Under a PILOT agreement, municipalities grant developers exemptions from traditional property taxes for a set period of time to encourage them to make improvements to property or locate a project in a distressed or “blighted” area. Instead of property taxes, developers make an annual payment to the municipality. The payment is typically much less than traditional taxes, and is structured so that the municipality receives more of a benefit than it would from usual property taxes. These exemptions save a developer in real estate taxes, but they provide an increase in the fair market value of the property as a result of higher net operating income.
Third Ward City Councilman Gary La Pelusa didn’t even want to introduce the ordinance in April because the PILOT was for 20 years.
Last year, the council adopted an ordinance limiting PILOT agreements to twenty years maximum. At that meeting, the council pledged to lower the maximum to 15 years this year. Since then, La Pelusa has been pushing to enact that 15-year cap every time the council votes on a PILOT.
After a back and forth at the April meeting, City Council President Sharon Ashe-Nadrowski agreed with La Pelusa and they both voted against approving the agreement due to the length. However, the rest of the council voted 3-2 to introduce the ordinance, including First Ward City Councilman Neil Carroll, Second Ward City Councilman Sal Gullace, and City Councilman At-Large Juan Perez.
At the June meeting, the council voted 3-2 to approve the PILOT, this time with First Ward City Councilman Neil Carroll and Third Ward City Councilman Gary La Pelusa in opposition.
“Residential abatements, I generally vote no on them,” La Pelusa said. “We as a council unanimously passed a resolution months ago that pushed for a 20-year limit last year, trying to push for 15 years as a maximum this year. This [agreement] is 20, not 15. Generally, when there are jobs being offered, then I think about these things that I would otherwise be against. I don’t think this warrants a 20-year abatement.”
This time, Carroll, whose ward the project is in, also voted against the agreement.

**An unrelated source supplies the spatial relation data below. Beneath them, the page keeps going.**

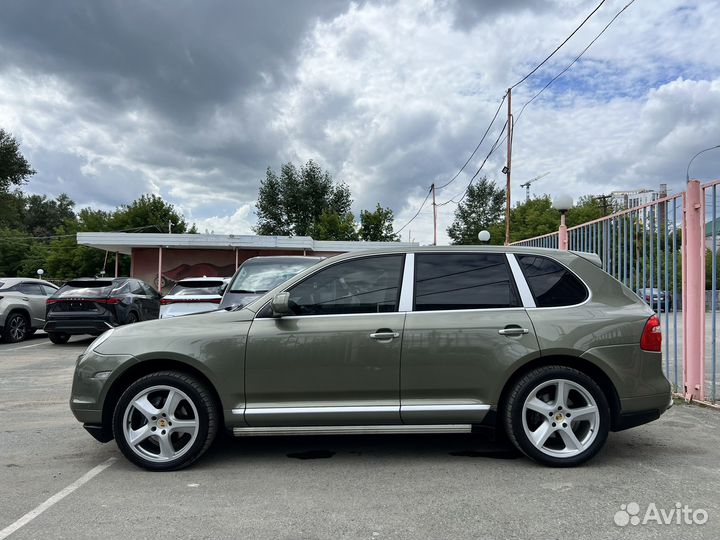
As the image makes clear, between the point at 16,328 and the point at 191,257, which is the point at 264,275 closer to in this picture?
the point at 16,328

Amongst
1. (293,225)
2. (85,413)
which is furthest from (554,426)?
(293,225)

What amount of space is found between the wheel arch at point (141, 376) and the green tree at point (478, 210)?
58768 mm

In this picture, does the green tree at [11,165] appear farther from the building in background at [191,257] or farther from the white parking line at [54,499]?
the white parking line at [54,499]

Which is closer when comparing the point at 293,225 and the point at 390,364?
the point at 390,364

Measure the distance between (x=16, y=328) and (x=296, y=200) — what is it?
1558 inches

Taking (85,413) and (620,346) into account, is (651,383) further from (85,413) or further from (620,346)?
(85,413)

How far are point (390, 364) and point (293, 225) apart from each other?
48501mm

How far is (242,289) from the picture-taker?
322 inches

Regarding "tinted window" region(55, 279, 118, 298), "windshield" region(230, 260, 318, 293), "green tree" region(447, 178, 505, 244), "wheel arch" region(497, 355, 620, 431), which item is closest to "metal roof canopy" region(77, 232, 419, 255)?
"tinted window" region(55, 279, 118, 298)

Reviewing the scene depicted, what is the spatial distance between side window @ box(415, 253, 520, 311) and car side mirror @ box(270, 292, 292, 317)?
996 millimetres

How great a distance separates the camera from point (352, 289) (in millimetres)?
4148

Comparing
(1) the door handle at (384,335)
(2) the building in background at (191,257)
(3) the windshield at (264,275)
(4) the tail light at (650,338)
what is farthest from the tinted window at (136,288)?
(2) the building in background at (191,257)

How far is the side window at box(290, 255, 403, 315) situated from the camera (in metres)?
4.09

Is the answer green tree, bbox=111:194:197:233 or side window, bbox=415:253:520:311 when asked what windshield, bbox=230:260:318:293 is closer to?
side window, bbox=415:253:520:311
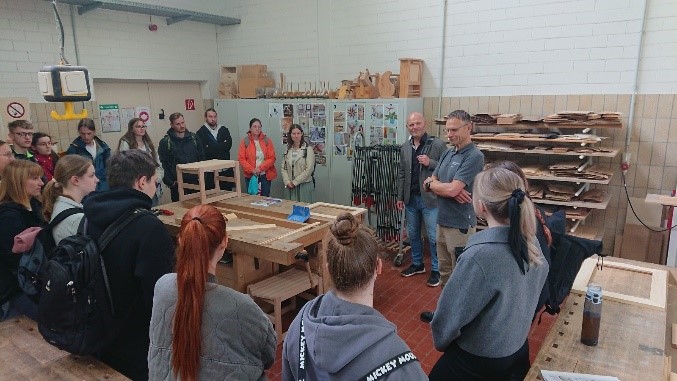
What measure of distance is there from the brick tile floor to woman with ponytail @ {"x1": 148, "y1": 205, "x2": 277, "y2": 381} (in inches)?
62.1

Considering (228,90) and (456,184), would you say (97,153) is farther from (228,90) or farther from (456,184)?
(456,184)

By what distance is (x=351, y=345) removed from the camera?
3.87 feet

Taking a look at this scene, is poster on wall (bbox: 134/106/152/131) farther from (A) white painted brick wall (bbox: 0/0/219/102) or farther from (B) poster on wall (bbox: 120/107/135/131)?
(A) white painted brick wall (bbox: 0/0/219/102)

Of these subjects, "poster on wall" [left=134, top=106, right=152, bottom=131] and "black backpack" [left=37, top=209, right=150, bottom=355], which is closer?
"black backpack" [left=37, top=209, right=150, bottom=355]

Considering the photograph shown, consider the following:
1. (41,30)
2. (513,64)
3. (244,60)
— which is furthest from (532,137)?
(41,30)

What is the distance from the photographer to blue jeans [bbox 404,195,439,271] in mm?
4340

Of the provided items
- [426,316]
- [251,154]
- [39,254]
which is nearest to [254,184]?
[251,154]

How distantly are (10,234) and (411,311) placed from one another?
2954mm

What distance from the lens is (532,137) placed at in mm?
4406

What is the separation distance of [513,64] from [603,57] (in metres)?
0.87

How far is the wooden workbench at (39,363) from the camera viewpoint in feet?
6.62

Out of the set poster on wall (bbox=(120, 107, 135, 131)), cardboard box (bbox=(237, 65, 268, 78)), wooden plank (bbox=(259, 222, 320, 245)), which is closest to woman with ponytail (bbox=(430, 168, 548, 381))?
wooden plank (bbox=(259, 222, 320, 245))

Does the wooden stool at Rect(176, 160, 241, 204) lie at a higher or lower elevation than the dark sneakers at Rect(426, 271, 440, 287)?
higher

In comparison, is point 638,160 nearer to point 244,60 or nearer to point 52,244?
point 52,244
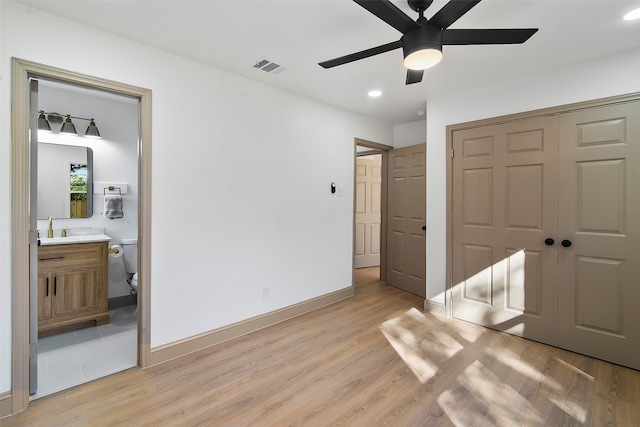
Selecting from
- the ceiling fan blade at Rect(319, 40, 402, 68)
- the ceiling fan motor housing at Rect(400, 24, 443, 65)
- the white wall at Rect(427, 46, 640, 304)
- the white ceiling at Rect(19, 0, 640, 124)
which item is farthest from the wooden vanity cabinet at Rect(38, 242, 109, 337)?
the white wall at Rect(427, 46, 640, 304)

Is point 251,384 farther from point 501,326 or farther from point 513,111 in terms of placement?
point 513,111

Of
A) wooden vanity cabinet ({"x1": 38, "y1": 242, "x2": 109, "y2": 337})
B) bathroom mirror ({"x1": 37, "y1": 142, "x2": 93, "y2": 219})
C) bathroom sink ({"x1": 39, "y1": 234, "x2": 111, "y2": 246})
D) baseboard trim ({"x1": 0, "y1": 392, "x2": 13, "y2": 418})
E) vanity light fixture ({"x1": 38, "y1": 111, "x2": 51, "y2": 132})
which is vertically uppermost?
vanity light fixture ({"x1": 38, "y1": 111, "x2": 51, "y2": 132})

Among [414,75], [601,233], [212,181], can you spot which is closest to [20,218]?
[212,181]

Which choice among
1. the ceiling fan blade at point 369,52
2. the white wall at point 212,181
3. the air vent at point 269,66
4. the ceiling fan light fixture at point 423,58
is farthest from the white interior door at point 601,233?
the air vent at point 269,66

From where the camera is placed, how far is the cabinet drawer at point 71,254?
2840 mm

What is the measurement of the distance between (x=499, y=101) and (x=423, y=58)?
75.4 inches

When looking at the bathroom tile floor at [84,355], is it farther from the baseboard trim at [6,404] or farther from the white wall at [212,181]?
the white wall at [212,181]

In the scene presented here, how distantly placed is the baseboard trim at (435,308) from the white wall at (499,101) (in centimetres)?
5

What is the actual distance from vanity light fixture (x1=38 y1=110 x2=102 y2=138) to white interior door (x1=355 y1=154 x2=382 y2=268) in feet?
13.6

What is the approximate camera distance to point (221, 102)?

Carroll said he opposed the PILOT “in the interests of the common man’s voice being heard … There are a number of other reasons why I feel the way I feel … I sympathize with the sentiments from … residents in that area.”
He added that if the PILOT is approved, the developer should consider the use of unionized labor during the construction of the property.
Ashe-Nadrowski voted yes, along with Gullace and Perez, but said she “understands the idea” for lowering the maximum length of PILOT agreements to 15 years.
“Although we’d like to see [the terms] go down, I believe that I’d rather add five years to a PILOT then have an empty lot like we did at Garden State for almost 30 years,” Ashe-Nadrowski said. “So I’m willing to go the extra five years to prevent another Garden State, which anyone who’s been in Bayonne will understand has been an empty lot for I think 25 years because they didn’t have the financing to build it.”
Perez, who previously said he would vote against the agreement if it was not lowered to 15 years, voted to adopt the ordinance without comment.